## [Assigned task]
Copy the rows from the one containing "Lead Me, Holy" through the one containing "Livro Com Amor Para Minha Mãe!", character for character.

## [Data extracts]
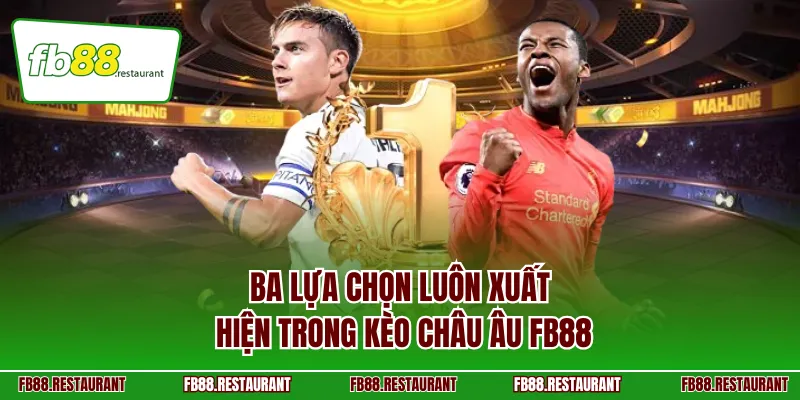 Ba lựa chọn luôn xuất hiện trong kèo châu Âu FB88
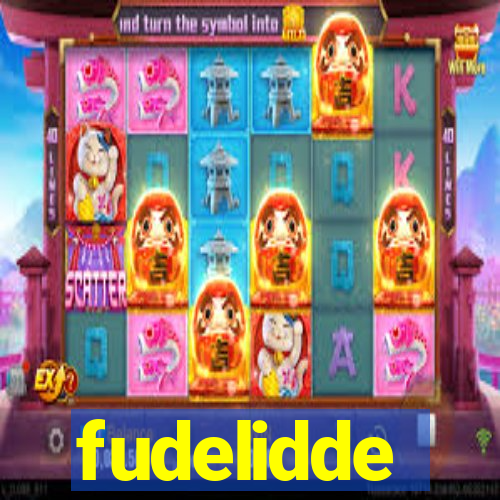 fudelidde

==

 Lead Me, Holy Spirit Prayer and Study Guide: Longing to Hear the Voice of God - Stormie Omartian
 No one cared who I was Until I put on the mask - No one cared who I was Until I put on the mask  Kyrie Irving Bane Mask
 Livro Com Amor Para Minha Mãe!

--

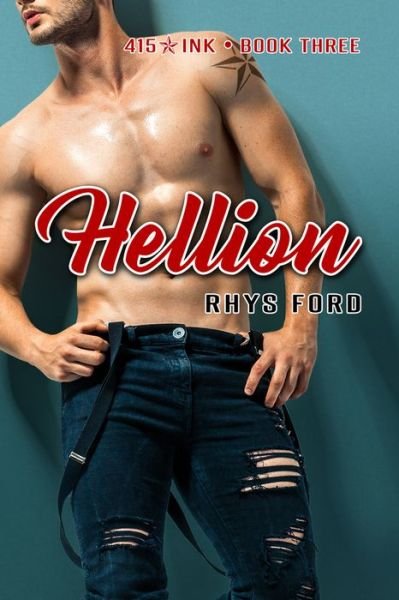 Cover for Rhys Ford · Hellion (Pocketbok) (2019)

## [Written response]
 Lead Me, Holy Spirit Prayer and Study Guide: Longing to Hear the Voice of God - Stormie Omartian
 No one cared who I was Until I put on the mask - No one cared who I was Until I put on the mask  Kyrie Irving Bane Mask
 Livro Com Amor Para Minha Mãe!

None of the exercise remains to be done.